「ほら、食えるだけでいいから食え」
「……」


待ってろ、と言われてから5分後。
彼がお盆に何かを持って部屋に戻ってきた。


そこには湯気をたたせた、真っ白なおかゆがあって……。


「レトルトのだけど。
 これ食ったら、薬も飲めよな」


その横には、聞いたことのある市販薬の錠剤が添えられていた。


「食欲ない」
「食える分だけでいいから喉に流し込めって。
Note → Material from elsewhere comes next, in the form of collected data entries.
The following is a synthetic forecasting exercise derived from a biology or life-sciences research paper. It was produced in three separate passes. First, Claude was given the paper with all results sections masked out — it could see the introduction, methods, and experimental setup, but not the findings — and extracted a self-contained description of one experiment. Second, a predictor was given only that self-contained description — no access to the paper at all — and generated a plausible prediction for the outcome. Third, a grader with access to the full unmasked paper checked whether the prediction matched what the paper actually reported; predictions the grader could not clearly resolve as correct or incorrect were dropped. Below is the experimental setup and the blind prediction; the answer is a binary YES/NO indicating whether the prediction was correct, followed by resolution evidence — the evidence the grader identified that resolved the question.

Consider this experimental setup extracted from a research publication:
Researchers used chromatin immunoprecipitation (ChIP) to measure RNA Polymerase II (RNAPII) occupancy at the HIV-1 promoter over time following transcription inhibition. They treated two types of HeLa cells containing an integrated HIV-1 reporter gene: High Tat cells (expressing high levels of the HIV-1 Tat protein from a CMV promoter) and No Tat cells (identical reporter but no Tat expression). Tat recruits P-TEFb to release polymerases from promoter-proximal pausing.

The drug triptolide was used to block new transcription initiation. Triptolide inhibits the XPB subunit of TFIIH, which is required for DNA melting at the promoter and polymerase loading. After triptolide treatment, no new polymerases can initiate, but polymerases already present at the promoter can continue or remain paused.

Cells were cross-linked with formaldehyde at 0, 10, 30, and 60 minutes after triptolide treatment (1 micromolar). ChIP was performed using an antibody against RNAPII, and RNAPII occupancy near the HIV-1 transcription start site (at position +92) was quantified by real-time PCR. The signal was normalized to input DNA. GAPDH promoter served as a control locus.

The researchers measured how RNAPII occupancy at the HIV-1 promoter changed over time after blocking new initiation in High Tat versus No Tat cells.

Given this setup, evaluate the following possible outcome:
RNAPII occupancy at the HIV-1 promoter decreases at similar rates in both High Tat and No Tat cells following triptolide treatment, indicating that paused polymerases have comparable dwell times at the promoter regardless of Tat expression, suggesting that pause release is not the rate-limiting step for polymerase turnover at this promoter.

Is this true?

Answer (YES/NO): NO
じゃないと薬飲めないだろ」
「……」


そうは言われても、まったく食欲がわかない。

ただ、もくもくと湯気をたたせているおかゆを見つめているだけ。


「ほんと手のかかるガキだな。
 貸せ」

「あ」

「……………ほら」

「え?」


お皿を受け取り、一口分のおかゆを蓮華へとすくうと、彼は息をふきかけ冷ましてくれた。
そしてそれをあたしの口元までもっていく。


「早く口開けろよ」
「……」


言われるがままに口を開けると、むりやり放り込まれたおかゆ。


「……あつい」
「悪い」


口の中に広がったおかゆは、ちょっとだけ熱くて……
だけど……


「おいしい」


レトルトとは思わせない、温かみのあるおいしさを感じられた。